== EXERCISE ==
Return the lines beginning at the one that contains "family: Cercopithecidae" and continuing to the end of the entries, including both ends, exactly as written and nothing else.

== DATA EXTRACTS ==
###

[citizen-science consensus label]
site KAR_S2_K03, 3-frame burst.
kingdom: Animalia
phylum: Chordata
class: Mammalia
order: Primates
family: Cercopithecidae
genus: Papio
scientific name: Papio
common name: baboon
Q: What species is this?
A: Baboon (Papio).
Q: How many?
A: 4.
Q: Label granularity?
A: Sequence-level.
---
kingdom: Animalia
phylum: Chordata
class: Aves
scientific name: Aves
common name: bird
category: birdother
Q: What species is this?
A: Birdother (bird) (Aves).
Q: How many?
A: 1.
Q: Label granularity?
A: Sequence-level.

###

== ANSWER BOX ==
family: Cercopithecidae
genus: Papio
scientific name: Papio
common name: baboon
Q: What species is this?
A: Baboon (Papio).
Q: How many?
A: 4.
Q: Label granularity?
A: Sequence-level.
---
kingdom: Animalia
phylum: Chordata
class: Aves
scientific name: Aves
common name: bird
category: birdother
Q: What species is this?
A: Birdother (bird) (Aves).
Q: How many?
A: 1.
Q: Label granularity?
A: Sequence-level.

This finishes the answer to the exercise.